WHAT THE TASK ASKS | Pictures appear among the records. Write out all else exactly as it stands.

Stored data
=== Section Start ===

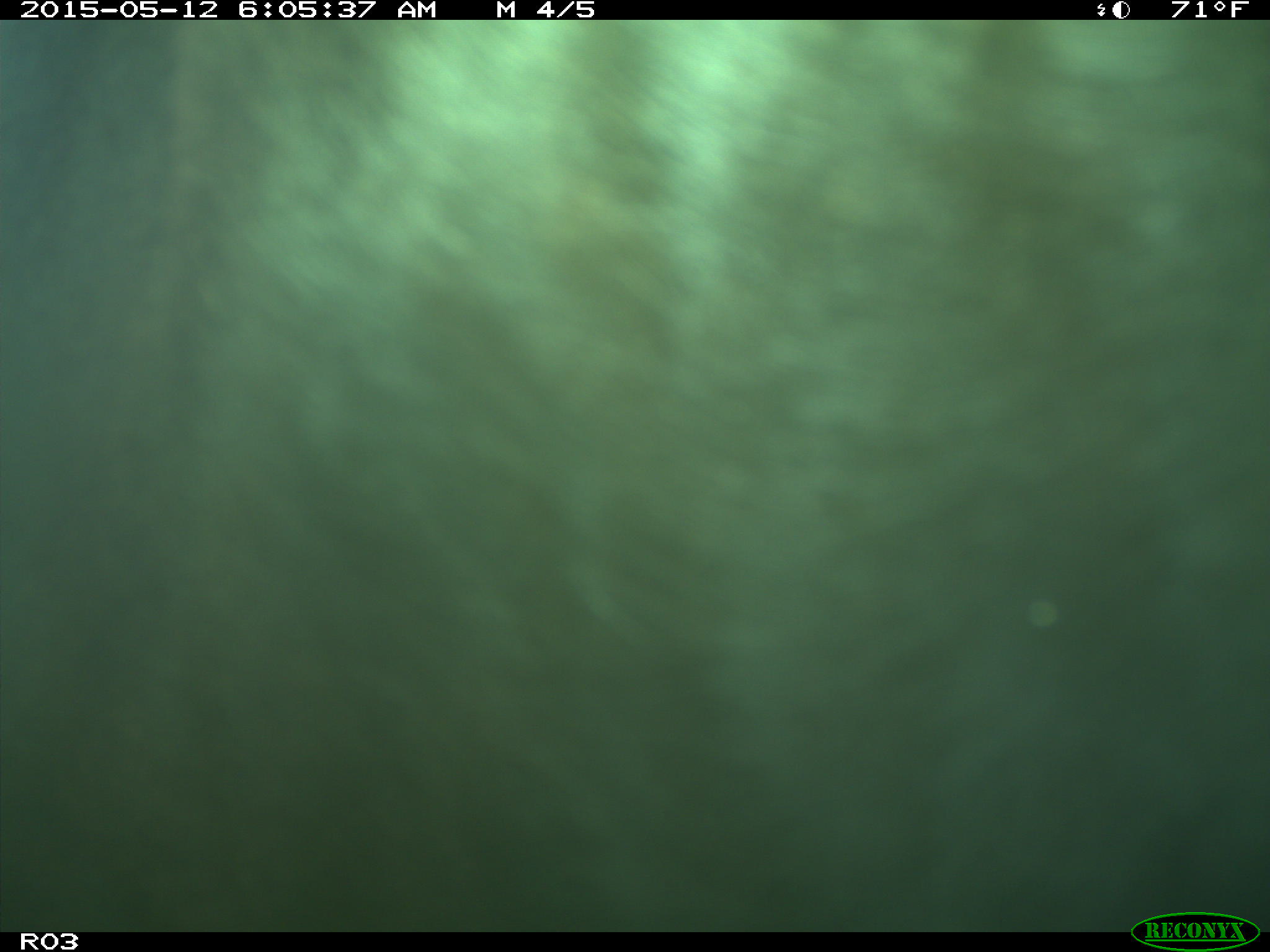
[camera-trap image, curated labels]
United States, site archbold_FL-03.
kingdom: Animalia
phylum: Chordata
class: Mammalia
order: Artiodactyla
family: Bovidae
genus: Bos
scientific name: Bos taurus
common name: domestic cow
Bos taurus (domestic cow).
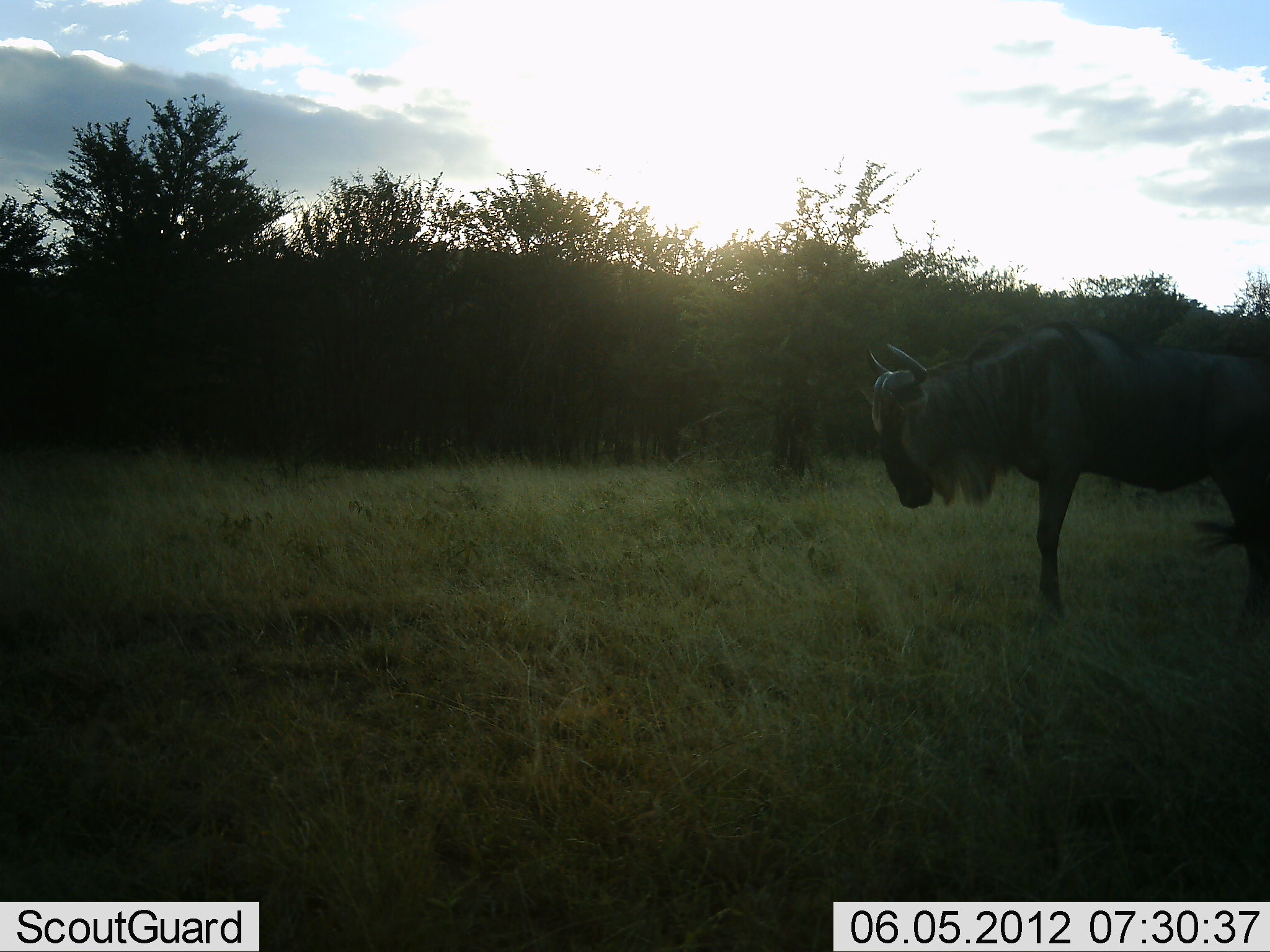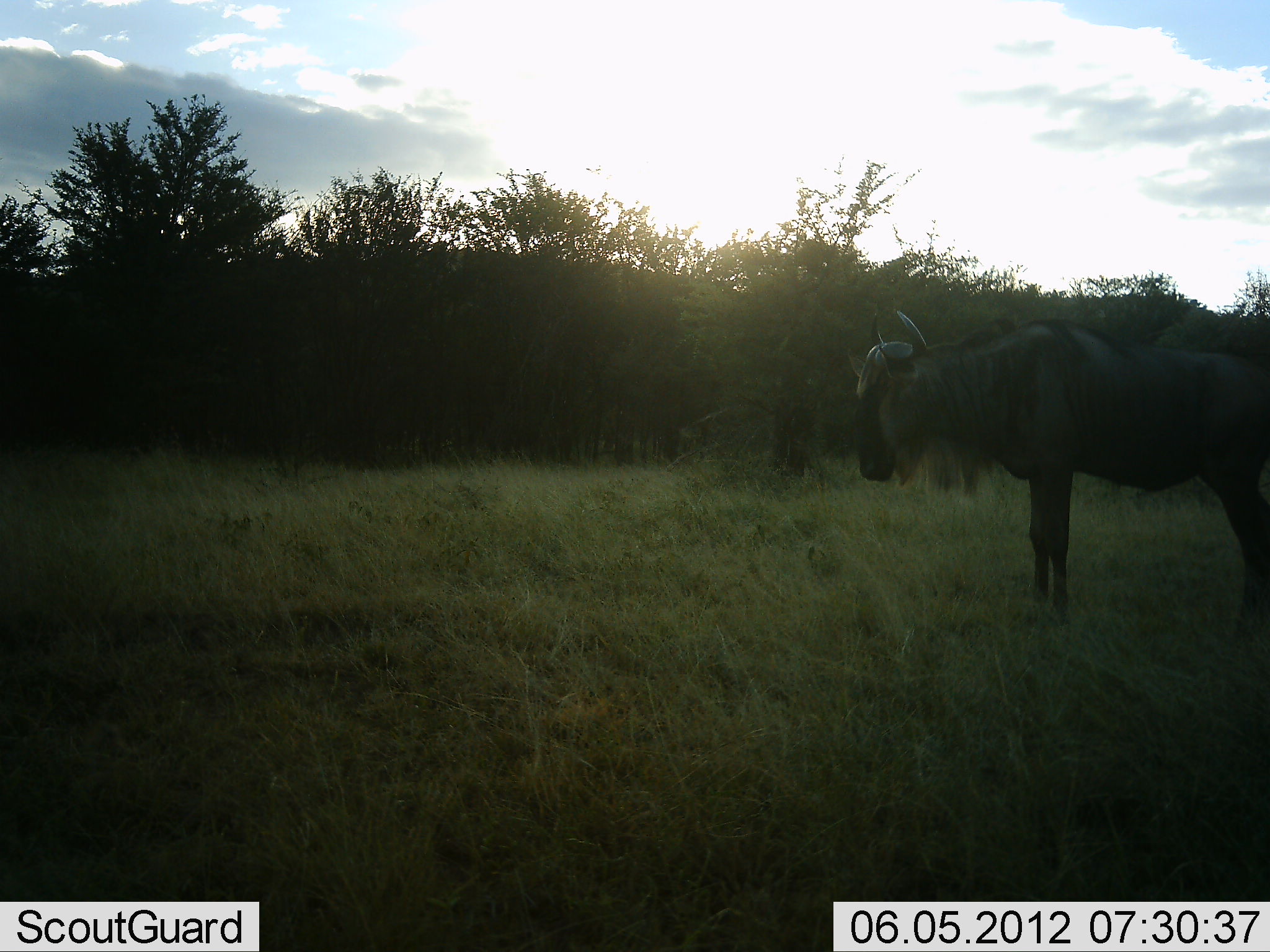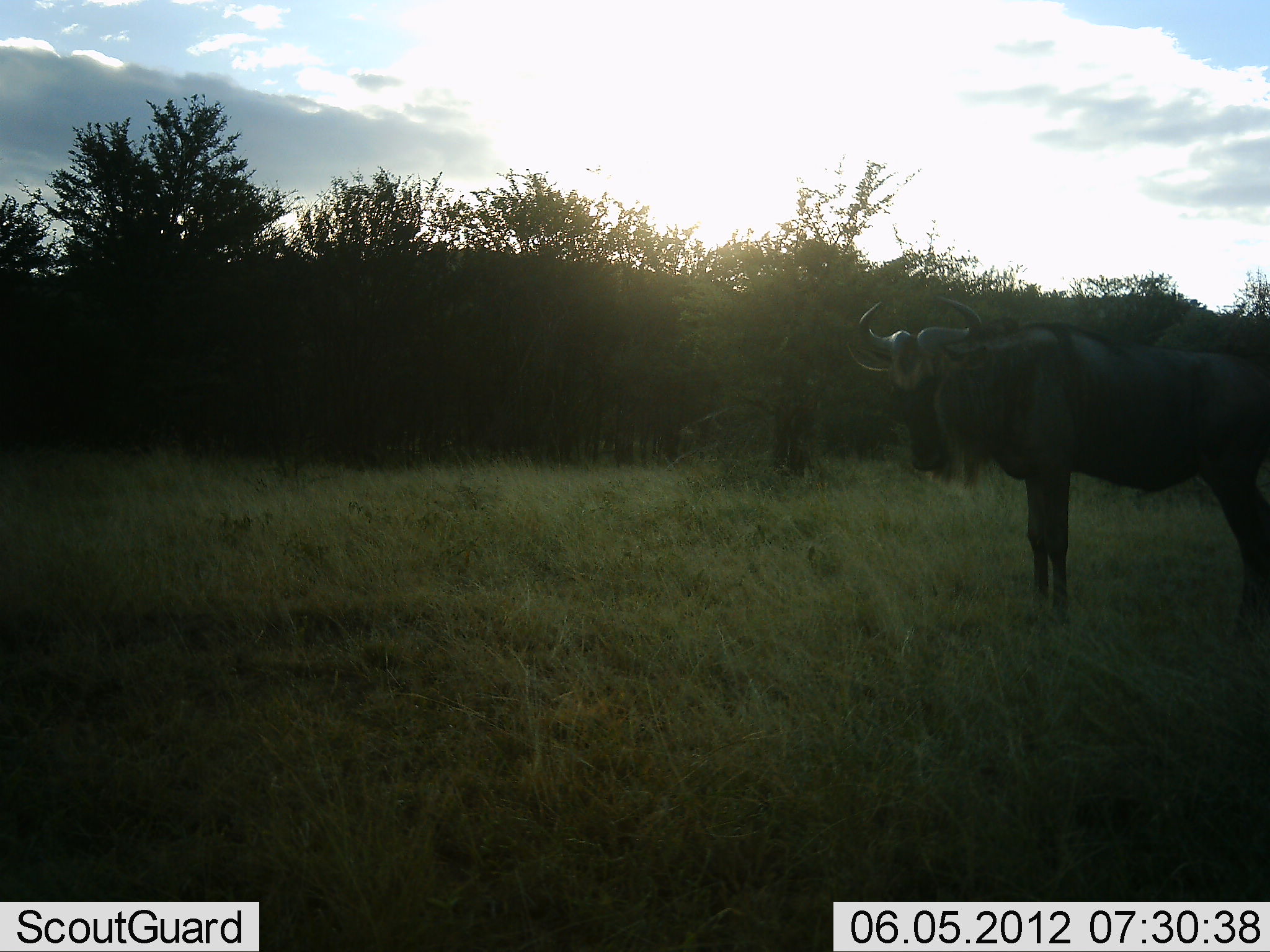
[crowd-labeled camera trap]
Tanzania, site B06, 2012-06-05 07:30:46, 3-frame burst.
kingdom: Animalia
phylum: Chordata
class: Mammalia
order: Artiodactyla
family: Bovidae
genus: Connochaetes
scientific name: Connochaetes taurinus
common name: blue wildebeest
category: wildebeest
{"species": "wildebeest (blue wildebeest) (Connochaetes taurinus)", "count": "1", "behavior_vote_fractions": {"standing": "100%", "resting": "0%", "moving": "0%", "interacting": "0%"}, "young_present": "0%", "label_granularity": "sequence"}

=== Section End ===

RESULT OF THIS TASK |
[camera-trap image, curated labels]
United States, site archbold_FL-03.
kingdom: Animalia
phylum: Chordata
class: Mammalia
order: Artiodactyla
family: Bovidae
genus: Bos
scientific name: Bos taurus
common name: domestic cow
Bos taurus (domestic cow).
[crowd-labeled camera trap]
Tanzania, site B06, 2012-06-05 07:30:46, 3-frame burst.
kingdom: Animalia
phylum: Chordata
class: Mammalia
order: Artiodactyla
family: Bovidae
genus: Connochaetes
scientific name: Connochaetes taurinus
common name: blue wildebeest
category: wildebeest
{"species": "wildebeest (blue wildebeest) (Connochaetes taurinus)", "count": "1", "behavior_vote_fractions": {"standing": "100%", "resting": "0%", "moving": "0%", "interacting": "0%"}, "young_present": "0%", "label_granularity": "sequence"}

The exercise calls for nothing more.